Wednesday, September 23rd, 2009

William A. Dembsky mentions of Explanatory Filter: A three-part filter for understanding how to separate and identify cause from intelligent design. (…) There’s no magic, no vitalism, no appeal to occult forces here. Inferring design is widespread, rational, and objectifiable. The purpose of this paper is to formulate Intelligent Design as a scientific theory.

( The whole paper is at: )

An excerpt from a paper presented at the 1996 Mere Creation conference, originally titled “Redesigning Science.”

Center for the Philosophy of Religion, University of Notre Dame

What is science going to look like once Intelligent Design succeeds? To answer this question we need to be clear what we mean by Intelligent Design. Intelligent Design is not repackaged creationism, nor religion masquerading as science. Intelligent Design holds that intelligent causation is an irreducible feature of the bio-physical universe, and furthermore that intelligent causation is empirically detectable. It is unexceptionable that intelligent causes can do things which unintelligent causes cannot. Intelligent Design provides a method for distinguishing between intelligent and unintelligent causes, and then applies this method to the special sciences.  

The key step in formulating Intelligent Design as a scientific theory is to delineate a method for detecting design. Such a method exists, and in fact, we use it implicitly all the time. The method takes the form of a three-stage Explanatory Filter. Given something we think might be designed, we refer it to the filter. If it successfully passes all three stages of the filter, then we are warranted asserting it is designed. Roughly speaking the filter asks three questions and in the following order:

(1) Does a law explain it?

(2) Does chance explain it?

(3) Does design explain it?

First suggestion from Matrix/DNA:

“The method of Explanatory Filter ( EF) is very useful in the Court, but Mr.

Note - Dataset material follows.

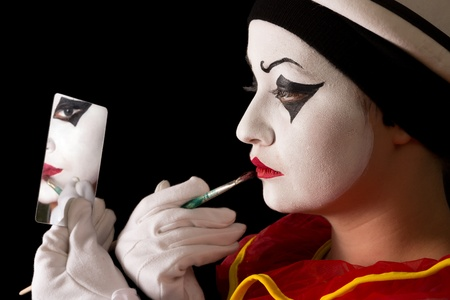 Mime performer applying Pierrot face paint with a brush photo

Dembsky is trying to apply for the judgement of natural phenomenas and events. He wants apply it directly to abiogenesis and concludes that irreducible complexity implies Inteligent Design. I think we have problems here. First of all, the whole history of abiogeneses is a history of macro-embryogenese. Then, the genetics laws must explain it. But sometimes there is mutation by chance. And every embryo is product of a prior design. Not inteligent. Genetics is somethinbg that produces design, but there is no intelligence involved. A rat father is the designer of another rat, but it did not used intelligence for doing a rat.

By the way, the issue is open and we need to study it.”